DOCUMENT EXCERPT:

--------------------

This difference -- and it is far from trivial -- casts doubt on some of the assumptions both Moscow and Western governments have made about Belarus and suggests that Belarusian national identity may be far stronger than many had assumed.
Praise of Lukashenka by Russian nationalists inside Russia has been so frequent and enthusiastic that it is now generally passed over in silence or seen as yet another indication of the fundamental authoritarianism of the Russian right. But criticism of Lukashenka by Russian nationalists inside Belarus has seldom attracted much notice. That makes a letter and an essay written by Vladimir G. Mikhailov of Minsk and published on the St. Petersburg-based Orthodox Information Agency "Russkaya liniya" website (http://www.rusk.ee) so intriguing.
In his letter to this website, Mikhailov argues that "In the Republic of Belarus, just as in the Baltic countries, the MVD [Ministry of Internal Affairs] violates an elementary human right -- the right to one's own name by forcibly changing Russian first names and family names into their Belarusian equivalents."
In the view of the Belarusian passport and visa service, Mikhailov reports, Russian names must be converted into their Belarusian equivalents, not simply transcribed from the Russian Cyrillic to the Belarusian Cyrillic. Thus, the Russian "Anna" becomes Belarusian "Hanna," the Russian "Grigorii" becomes the Belarusian "Ryhor," the Russian "Mikhailov" becomes the Belarusian "Mikhaylau," and the Russian "Putin" becomes the Belarusian "Putsin."
In the essay accompanying his letter, Mikhailov suggests that there are three reasons why ethnic Russians in Belarus and ethnic Russians in Russia should be outraged by this practice.

--------------------

DATASET CONTENT:
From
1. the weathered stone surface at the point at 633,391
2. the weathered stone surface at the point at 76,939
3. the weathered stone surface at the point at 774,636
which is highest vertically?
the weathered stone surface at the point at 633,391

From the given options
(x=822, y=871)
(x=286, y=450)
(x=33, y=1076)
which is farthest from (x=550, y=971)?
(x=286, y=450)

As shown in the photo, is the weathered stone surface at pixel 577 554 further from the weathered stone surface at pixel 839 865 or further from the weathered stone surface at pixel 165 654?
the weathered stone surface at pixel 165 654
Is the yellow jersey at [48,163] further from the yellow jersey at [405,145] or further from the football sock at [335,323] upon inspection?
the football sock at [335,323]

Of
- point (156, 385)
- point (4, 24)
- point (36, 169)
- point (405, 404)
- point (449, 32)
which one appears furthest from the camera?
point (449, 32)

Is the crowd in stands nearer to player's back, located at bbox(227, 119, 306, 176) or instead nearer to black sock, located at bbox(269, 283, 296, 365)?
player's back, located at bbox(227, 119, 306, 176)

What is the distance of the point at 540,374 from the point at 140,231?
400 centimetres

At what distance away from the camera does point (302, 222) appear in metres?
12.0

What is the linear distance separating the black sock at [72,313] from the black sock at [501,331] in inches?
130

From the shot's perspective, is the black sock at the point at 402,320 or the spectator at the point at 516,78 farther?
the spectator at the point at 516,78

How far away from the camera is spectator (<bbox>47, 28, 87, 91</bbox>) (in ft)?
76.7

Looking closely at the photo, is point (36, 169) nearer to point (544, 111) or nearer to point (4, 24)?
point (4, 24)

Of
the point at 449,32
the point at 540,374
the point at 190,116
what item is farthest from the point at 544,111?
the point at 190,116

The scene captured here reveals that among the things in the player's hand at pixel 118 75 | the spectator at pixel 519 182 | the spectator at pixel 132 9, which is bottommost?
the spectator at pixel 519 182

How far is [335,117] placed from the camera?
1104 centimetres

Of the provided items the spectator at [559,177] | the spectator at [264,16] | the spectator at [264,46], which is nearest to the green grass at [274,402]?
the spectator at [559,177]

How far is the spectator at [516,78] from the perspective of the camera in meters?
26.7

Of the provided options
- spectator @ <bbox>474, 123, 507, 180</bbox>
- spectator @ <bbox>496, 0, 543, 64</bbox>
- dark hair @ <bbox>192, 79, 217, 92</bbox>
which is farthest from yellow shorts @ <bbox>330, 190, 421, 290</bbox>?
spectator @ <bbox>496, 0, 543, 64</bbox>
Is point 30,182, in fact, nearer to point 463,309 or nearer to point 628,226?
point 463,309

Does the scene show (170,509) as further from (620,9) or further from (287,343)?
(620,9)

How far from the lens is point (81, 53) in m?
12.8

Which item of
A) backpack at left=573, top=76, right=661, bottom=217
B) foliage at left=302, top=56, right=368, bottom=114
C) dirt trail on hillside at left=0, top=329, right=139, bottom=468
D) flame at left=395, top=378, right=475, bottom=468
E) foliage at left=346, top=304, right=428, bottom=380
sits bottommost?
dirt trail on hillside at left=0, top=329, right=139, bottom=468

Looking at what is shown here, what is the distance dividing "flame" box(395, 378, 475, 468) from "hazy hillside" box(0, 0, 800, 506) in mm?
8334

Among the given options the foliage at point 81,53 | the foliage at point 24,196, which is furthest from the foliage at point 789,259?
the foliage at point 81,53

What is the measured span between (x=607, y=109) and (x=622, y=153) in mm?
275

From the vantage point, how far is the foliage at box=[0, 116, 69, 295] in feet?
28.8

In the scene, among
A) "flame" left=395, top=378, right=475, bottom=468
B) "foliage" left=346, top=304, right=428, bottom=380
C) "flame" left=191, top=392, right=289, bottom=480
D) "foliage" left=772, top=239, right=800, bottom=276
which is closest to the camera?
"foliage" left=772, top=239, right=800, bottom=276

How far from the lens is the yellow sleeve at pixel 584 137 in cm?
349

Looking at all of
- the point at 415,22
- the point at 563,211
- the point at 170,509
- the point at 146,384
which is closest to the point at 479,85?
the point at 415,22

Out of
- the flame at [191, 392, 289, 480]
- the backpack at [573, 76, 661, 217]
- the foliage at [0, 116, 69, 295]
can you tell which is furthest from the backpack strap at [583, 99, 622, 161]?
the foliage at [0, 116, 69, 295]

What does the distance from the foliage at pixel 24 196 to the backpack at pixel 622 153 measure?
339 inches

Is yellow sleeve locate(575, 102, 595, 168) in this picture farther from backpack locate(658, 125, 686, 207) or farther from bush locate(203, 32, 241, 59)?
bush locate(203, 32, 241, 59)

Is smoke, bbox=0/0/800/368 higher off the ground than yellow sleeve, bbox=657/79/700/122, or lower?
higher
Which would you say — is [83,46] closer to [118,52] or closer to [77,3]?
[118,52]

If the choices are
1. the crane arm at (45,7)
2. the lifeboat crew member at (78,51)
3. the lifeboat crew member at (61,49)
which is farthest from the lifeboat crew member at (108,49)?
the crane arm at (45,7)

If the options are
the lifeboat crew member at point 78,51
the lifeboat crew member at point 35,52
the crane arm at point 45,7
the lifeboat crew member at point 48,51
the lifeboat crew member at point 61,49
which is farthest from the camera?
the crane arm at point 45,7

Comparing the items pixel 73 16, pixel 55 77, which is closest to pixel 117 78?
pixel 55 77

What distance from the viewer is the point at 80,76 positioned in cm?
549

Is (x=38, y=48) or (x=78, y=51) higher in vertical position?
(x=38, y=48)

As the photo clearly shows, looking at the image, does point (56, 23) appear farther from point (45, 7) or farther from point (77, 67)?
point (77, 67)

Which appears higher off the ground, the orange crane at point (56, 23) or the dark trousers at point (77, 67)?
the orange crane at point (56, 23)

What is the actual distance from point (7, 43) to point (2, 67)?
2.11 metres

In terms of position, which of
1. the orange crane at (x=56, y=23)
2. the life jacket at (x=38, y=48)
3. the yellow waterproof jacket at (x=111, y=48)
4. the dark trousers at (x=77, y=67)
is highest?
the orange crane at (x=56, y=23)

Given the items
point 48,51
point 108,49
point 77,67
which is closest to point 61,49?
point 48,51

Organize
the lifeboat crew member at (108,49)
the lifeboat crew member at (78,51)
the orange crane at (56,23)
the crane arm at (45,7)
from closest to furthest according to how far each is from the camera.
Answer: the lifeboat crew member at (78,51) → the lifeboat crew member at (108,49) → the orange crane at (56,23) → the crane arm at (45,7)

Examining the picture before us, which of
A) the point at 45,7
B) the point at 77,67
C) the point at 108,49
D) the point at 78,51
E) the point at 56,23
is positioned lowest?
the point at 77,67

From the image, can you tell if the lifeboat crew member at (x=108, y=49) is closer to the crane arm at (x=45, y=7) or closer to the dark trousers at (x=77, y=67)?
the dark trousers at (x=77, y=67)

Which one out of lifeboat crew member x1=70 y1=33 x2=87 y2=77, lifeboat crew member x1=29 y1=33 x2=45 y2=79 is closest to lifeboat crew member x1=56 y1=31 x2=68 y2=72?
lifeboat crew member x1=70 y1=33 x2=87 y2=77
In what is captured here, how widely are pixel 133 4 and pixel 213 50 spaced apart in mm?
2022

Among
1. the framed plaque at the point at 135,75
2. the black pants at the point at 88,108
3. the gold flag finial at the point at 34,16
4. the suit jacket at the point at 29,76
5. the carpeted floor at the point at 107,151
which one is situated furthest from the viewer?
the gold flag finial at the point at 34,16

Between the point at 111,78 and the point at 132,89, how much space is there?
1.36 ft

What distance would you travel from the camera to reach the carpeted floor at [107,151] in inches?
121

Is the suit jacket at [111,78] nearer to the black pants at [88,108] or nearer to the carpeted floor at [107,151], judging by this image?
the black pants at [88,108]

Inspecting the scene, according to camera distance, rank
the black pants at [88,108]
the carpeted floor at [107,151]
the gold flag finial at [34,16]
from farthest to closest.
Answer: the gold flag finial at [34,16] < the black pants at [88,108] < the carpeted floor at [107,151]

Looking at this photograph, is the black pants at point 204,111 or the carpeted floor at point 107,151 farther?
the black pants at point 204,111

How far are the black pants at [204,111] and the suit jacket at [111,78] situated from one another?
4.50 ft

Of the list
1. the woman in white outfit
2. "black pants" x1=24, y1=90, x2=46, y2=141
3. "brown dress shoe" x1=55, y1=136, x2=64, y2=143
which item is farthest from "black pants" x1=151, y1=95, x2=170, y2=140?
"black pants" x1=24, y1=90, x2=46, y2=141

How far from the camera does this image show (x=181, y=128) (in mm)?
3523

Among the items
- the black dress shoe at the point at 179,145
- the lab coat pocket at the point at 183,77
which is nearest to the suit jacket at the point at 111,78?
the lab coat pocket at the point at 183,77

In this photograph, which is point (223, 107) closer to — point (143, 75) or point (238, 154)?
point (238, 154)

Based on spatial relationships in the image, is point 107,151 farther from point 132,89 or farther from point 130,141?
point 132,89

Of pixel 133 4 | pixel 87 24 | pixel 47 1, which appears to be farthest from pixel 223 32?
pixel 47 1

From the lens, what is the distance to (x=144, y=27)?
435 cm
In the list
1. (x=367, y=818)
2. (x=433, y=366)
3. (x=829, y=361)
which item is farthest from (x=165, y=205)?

--------------------

DIRECTION 1:
Retype the Belarus article between "This difference -- and" and "(http://www.rusk.ee) so intriguing.", inclusive.
DIRECTION 2:
According to the Belarus article, what Belarusian name does the Russian name "Grigorii" become?
DIRECTION 3:
In one to three sentences, explain why the Belarus article finds Mikhailov's letter and essay intriguing.
Answer from the Belarus article alone; the data plays no part.

FULL RESPONSE 1:
This difference -- and it is far from trivial -- casts doubt on some of the assumptions both Moscow and Western governments have made about Belarus and suggests that Belarusian national identity may be far stronger than many had assumed.
Praise of Lukashenka by Russian nationalists inside Russia has been so frequent and enthusiastic that it is now generally passed over in silence or seen as yet another indication of the fundamental authoritarianism of the Russian right. But criticism of Lukashenka by Russian nationalists inside Belarus has seldom attracted much notice. That makes a letter and an essay written by Vladimir G. Mikhailov of Minsk and published on the St. Petersburg-based Orthodox Information Agency "Russkaya liniya" website (http://www.rusk.ee) so intriguing.

FULL RESPONSE 2:
"Ryhor."

FULL RESPONSE 3:
Russian nationalists inside Russia praise Lukashenka so often that it is now generally passed over. Criticism of him by Russian nationalists inside Belarus, however, has seldom attracted much notice. Mikhailov's writings are such criticism.